Company bans Android due to security risks related to fragmentation - happyscrappy
http://wmpoweruser.com/company-bans-android-due-to-security-risks-related-to-fragmentation/
======
taylodl
I'm an enterprise architect heading up our mobility practice for an American-
based Fortune 200 company and we don't allowed Android devices on our network
precisely for security issues. They're allowed on our guest wireless network
that terminates outside our perimeter firewall, but that's it. That's not a
particularly popular choice as a have a BYOMD program that's effectively
restricted to Windows Mobile and iOS devices and a lot of our users have
Android devices and are miffed they can't use them.

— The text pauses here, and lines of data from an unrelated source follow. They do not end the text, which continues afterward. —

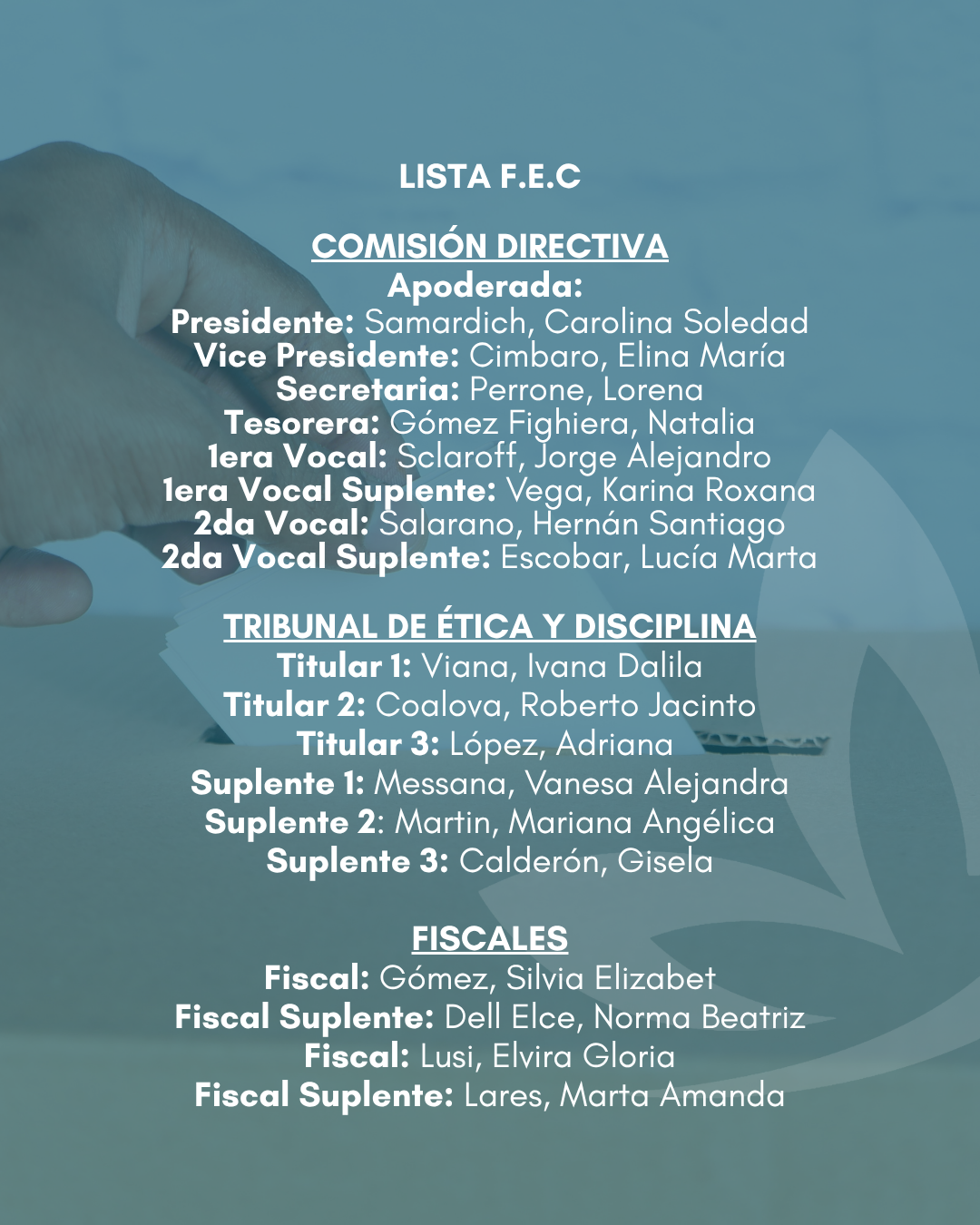 LISTA F.E.C

COMISIÓN DIRECTIVA
Apoderada:
Presidente: Samardich, Carolina Soledad
Vice Presidente: Cimbaro, Elina María
Secretaria: Perrone, Lorena
Tesorera: Gómez Fighiera, Natalia
1era Vocal: Sclaroff, Jorge Alejandro
1era Vocal Suplente: Vega, Karina Roxana
2da Vocal: Salarano, Hernán Santiago
2da Vocal Suplente: Escobar, Lucía Marta

TRIBUNAL DE ÉTICA Y DISCIPLINA
Titular 1: Viana, Ivana Dalila
Titular 2: Coalova, Roberto Jacinto
Titular 3: López, Adriana
Suplente 1: Messana, Vanesa Alejandra
Suplente 2: Martin, Mariana Angélica
Suplente 3: Calderón, Gisela

FISCALES
Fiscal: Gómez, Silvia Elizabet
Fiscal Suplente: Dell Elce, Norma Beatriz
Fiscal: Lusi, Elvira Gloria
Fiscal Suplente: Lares, Marta Amanda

We've bent over backwards in our attempts to secure Android, all to no avail.
We've had Samsung onsite and worked with their Knox technology, and though
that came really close it ended up not panning out for all the security cases.

Google could be ceding a lot by ignoring the corporate market. Now that we're
building native iOS apps guess what? We're buying lots of iMacs. Two years ago
that would have been unheard of. Heck a year ago that would have been unheard
of. Now here I am with a shiny new iMac on my desk and VMware Fusion to
simultaneously run Windows. The story just dropped a couple of days ago that
IBM is purchasing 50,000+ Macs from Apple, which also would have been unheard
of a couple of years ago.

I don't have an axe to grind against Android and would love for my users to be
able to use their Android devices but it just isn't there. I'm really quite
surprised how Google has dropped the ball in this space.

------
PaulHoule
It's astonishing how the media has suppressed the story of the Android 5
failure, which was much worse than the Windows 8 failure.

I installed Android 5 on my Nexus tablet and immediately found the tablet was
half as fast, the WiFi unreliable, and all sorts of other problems. All for
the tinfoil hat protection against the NSA, using cryptography without
appropriate hardware acceleration.

Vendors have not moved to Android 5 because of these problems but you never
heard of it because the news media is much more afraid of Google than they
were afraid of Microsoft back in its day -- Google can make their traffic drop
and make their ad revenue go away.

------
krisgenre
65% of Android devices using less than Jellybean version? Where did they get
that info?